2.Materials and methods 2.1 Chemicals All chemical reagents and organic solvents used were of analytical grade (A.R. grade) or higher. Indomethacin, 4-methoxycinnamic acid, acetophenone and para-chlorobenzoic acid were purchased from Sigma-Aldrich (Germany). Lincomycin was purchased from Ehrenstorfer (Germany). Acetonitrile and methanol were purchased from Fisher Scientific (USA). Ammonium acetate was provided by Alfa Aesar (UK). Tert-Butanol (t-BuOH) and phosphate were purchased from Modern Eastern Fine Chemical (China). Ultrapure water was produced by a filtration system (Milli-pore, USA).
2.2 Ozonation experiments setup The ozonation experiments were carried out in a bubble reaction system (shown in Figure S1). A stream of ozone/oxygen mixture was bubbled into a 300 mL reactor filled with 25 μM IM solution at a flow rate of 250 mL min-1. Samples were withdrawn at certain time intervals and residual ozone was purged out with nitrogen. All experiments were carried out in triplicate.
2.3 Determination of kinetic constants Competition kinetic experiments based on the liquid-liquid reaction of saturated ozone solution (750 μM). IM (25 μM) and competition compound C (25 μM, 4-methoxycinnamic acid and lincomycin) mixture were carried out to measure the kinetic constant of IM with ozone and hydroxyl radicals. A stream of ozone/oxygen mixture was bubbled into a 100 mL conical flask filled with 50 mL ultrapure water in an ice-bath for a few hours to produce the saturated ozone solution with a concentration of 700 ~ 800 μM. The phosphate buffer (approximately 8 mM) was used to adjust solution pH and temperature was kept at 20 °C. For measurement of kinetic constant with ozone, different volumes (0 ~ 2 mL) of saturated ozone solution were added into a 50 mL reaction solution of IM and competition compound C mixture. A magnetic stirrer was used to ensure adequate mixing of ozone and reaction solution. The whole system is shown in Figure S2. To scavenge radical reaction, 30 mM t-BuOH was added into the reaction solution before the addition of ozone. The remaining concentration of IM and C were analyzed after the reaction was completed. All experiments were carried out in triplicate.
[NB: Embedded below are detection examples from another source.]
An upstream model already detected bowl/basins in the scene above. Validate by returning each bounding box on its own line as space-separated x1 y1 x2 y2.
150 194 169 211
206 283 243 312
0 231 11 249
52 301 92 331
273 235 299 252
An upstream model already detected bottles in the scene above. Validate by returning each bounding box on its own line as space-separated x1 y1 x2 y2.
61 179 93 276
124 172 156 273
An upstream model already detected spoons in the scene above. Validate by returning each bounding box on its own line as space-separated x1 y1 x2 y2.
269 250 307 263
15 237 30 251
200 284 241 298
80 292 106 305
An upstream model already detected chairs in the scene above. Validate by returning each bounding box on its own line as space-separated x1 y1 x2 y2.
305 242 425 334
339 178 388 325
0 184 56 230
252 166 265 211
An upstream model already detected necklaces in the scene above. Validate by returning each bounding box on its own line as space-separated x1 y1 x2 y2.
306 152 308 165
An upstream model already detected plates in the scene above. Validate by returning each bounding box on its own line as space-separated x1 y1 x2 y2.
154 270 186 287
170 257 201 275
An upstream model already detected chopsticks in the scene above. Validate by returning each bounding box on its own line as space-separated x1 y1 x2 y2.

Details on the equations and the experimental design can be found in the Supplementary Material.
2.4 Measurement of oxidation contribution The experimental process was similar with the measurement of the kinetic constant with ozone. Ozone solution was added into reaction solution containing 25 μM IM and 1 μM AP. After the reaction was completed, the concentration of remaining IM and AP were analyzed. All experiments were carried out in triplicate. Details on the equations and the experimental design can be found in the Supplementary Material.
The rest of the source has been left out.